Provou-se que “A realização das aberturas, pela R. “A...”, na fachada do prédio voltada para o pátio e para a área triangular, bem como a destruição da referida viga, criou à A. AA ansiedade e desgaste emocional.
Pese embora os factos provados não terem grande densidade, podemos dizer que estão na proporção directa do valor do pedido. O desgaste sofrido pela A. AA não é um desgaste normal de um litígio de vizinhança.
Entendemos que o valor peticionado é adequado.

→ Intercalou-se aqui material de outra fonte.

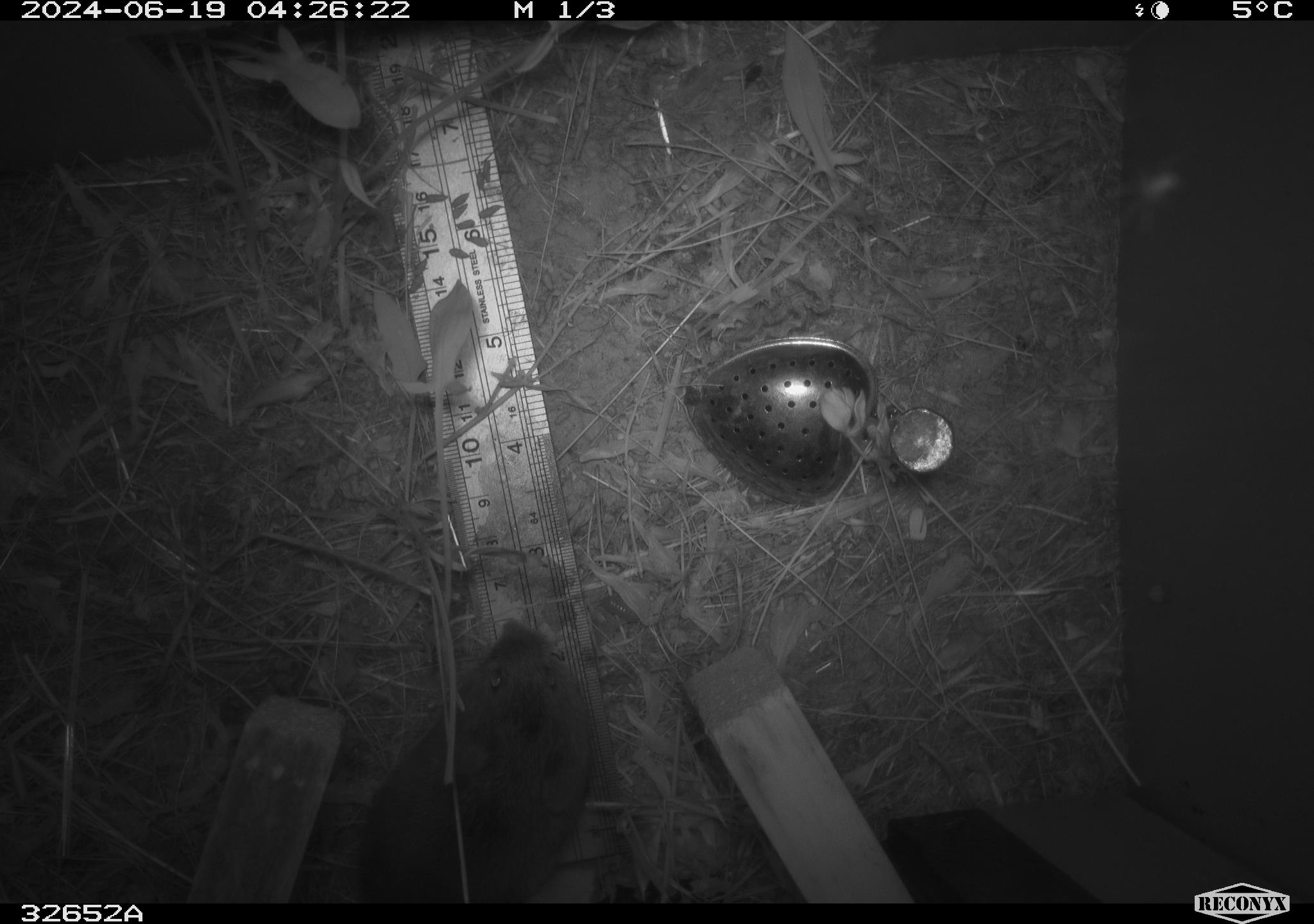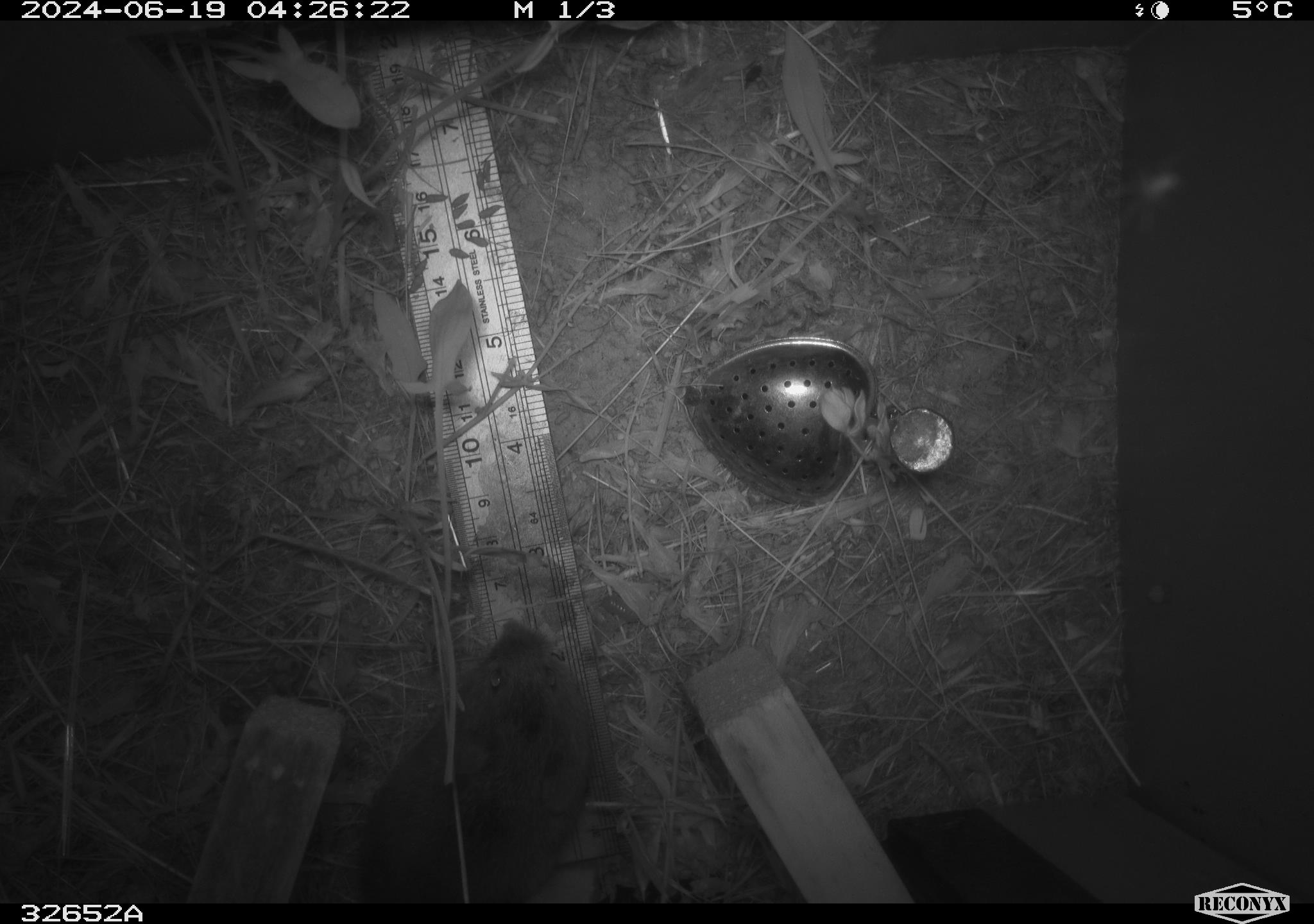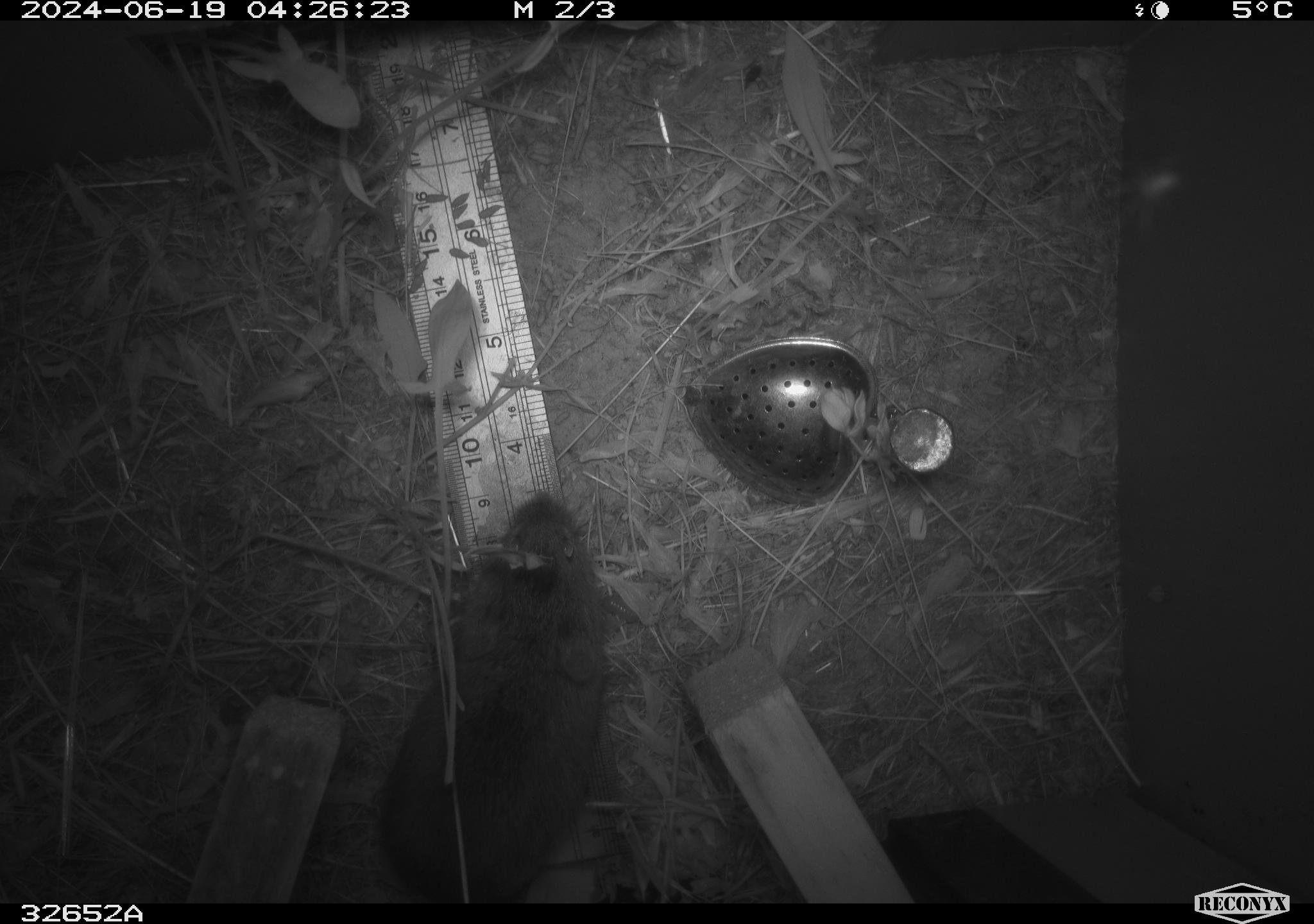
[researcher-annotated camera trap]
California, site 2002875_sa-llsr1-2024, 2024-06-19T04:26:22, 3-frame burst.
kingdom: Animalia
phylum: Chordata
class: Mammalia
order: Rodentia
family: Cricetidae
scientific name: Arvicolinae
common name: voles, lemmings, and muskrats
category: arvicolinae subfamily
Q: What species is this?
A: Arvicolinae subfamily (voles, lemmings, and muskrats) (Arvicolinae).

Note-se que o montante foi fixado tendo em consideração o momento actual, pelo que vence juros a partir desta data- cfr Acórdão de Uniformização de Jurisprudência número 4/2002 que fixou a seguinte jurisprudência: “Sempre que a indemnização pecuniária por facto ilícito ou pelo risco tiver sido objecto de cálculo actualizado, nos termos do n.0 2 do artigo 566.º do Código Civil, vence juros de mora, por efeito do disposto nos artigos 805.º, n.º 3 (interpretado restritivamente), e 806.º, n.º 1, também do Código Civil, a partir da decisão actualizadora, e não a partir da citação.”

IV. DECISÃO
Pelo exposto, acordam os juízes que compõem esta Secção Cível do Tribunal da Relação do Porto em julgar totalmente procedente o recurso interposto e em consequência:
1- Revogar a sentença recorrida, na parte impugnada.

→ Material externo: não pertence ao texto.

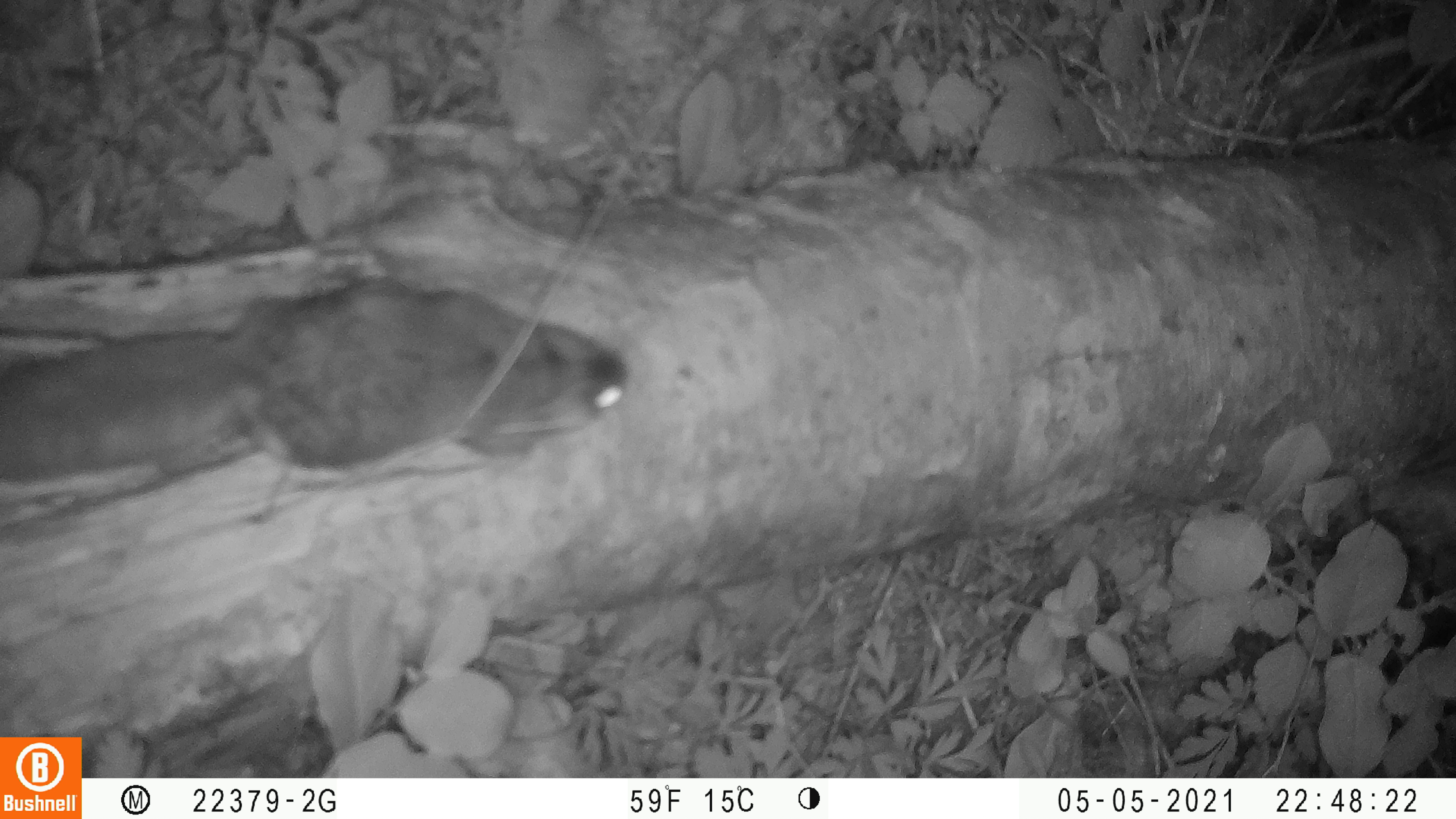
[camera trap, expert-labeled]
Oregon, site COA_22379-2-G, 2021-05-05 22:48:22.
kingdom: Animalia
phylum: Chordata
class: Mammalia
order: Rodentia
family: Sciuridae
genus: Glaucomys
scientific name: Glaucomys oregonensis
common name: humboldt's flying squirrel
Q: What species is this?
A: Humboldt's flying squirrel (Glaucomys oregonensis).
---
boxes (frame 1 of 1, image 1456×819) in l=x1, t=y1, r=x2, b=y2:
humboldt's flying squirrel: l=0, t=256, r=648, b=510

2- Condenar o Interveniente DD a, no prazo de 90 dias após trânsito, proceder ao fecho das janelas existentes na sua fracção e que violam o disposto no artigo 1360º do CC.

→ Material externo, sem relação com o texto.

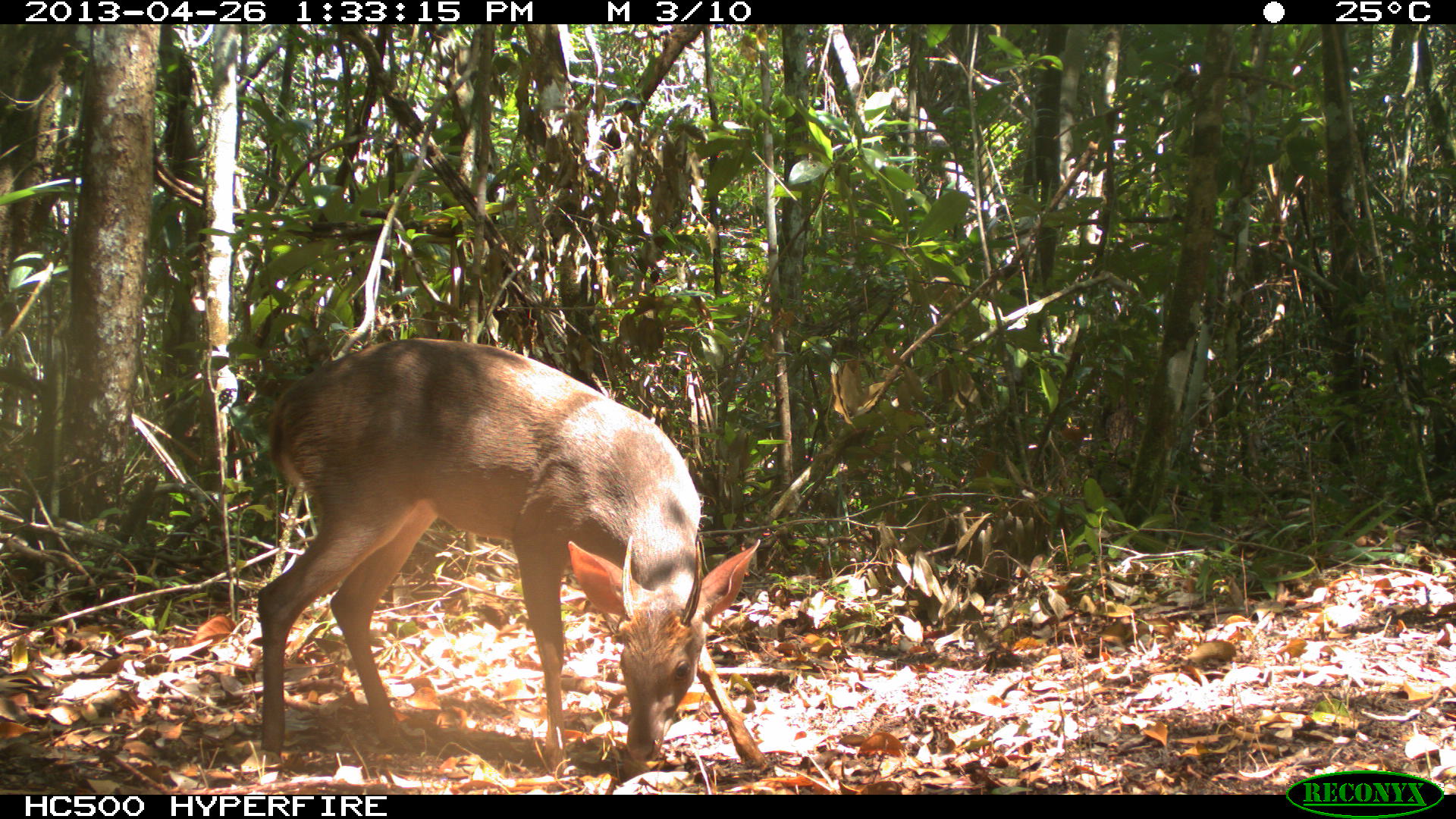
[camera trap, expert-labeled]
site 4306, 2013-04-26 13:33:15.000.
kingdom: Animalia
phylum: Chordata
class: Mammalia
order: Artiodactyla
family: Cervidae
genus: Odocoileus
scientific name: Odocoileus pandora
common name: yucatán brown brocket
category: mazama pandora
Mazama pandora (yucatán brown brocket) (Odocoileus pandora), count 1, sex male.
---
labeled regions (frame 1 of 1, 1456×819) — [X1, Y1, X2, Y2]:
mazama pandora: [253, 335, 767, 775]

3- Condenar a Ré A... Ld.ª a pagar à Autora AA a quantia de €2.500,00 a título de danos não patrimoniais, com juros de mora, à taxa civil, desde a presente data até integral pagamento.
4- Absolver os demais intervenientes dos pedidos contra si formulados.
5- Custas da apelação pela Ré A... Ld.ª e interveniente DD na proporção do respectivo decaimento.

Registe e notifique.
DN

Porto, 28 de Abril de 2026
(Elaborado e revisto pela relatora, revisto pelos signatários e com assinatura digital de todos)
Por expressa opção da relatora, não se segue o Acordo Ortográfico de 1990.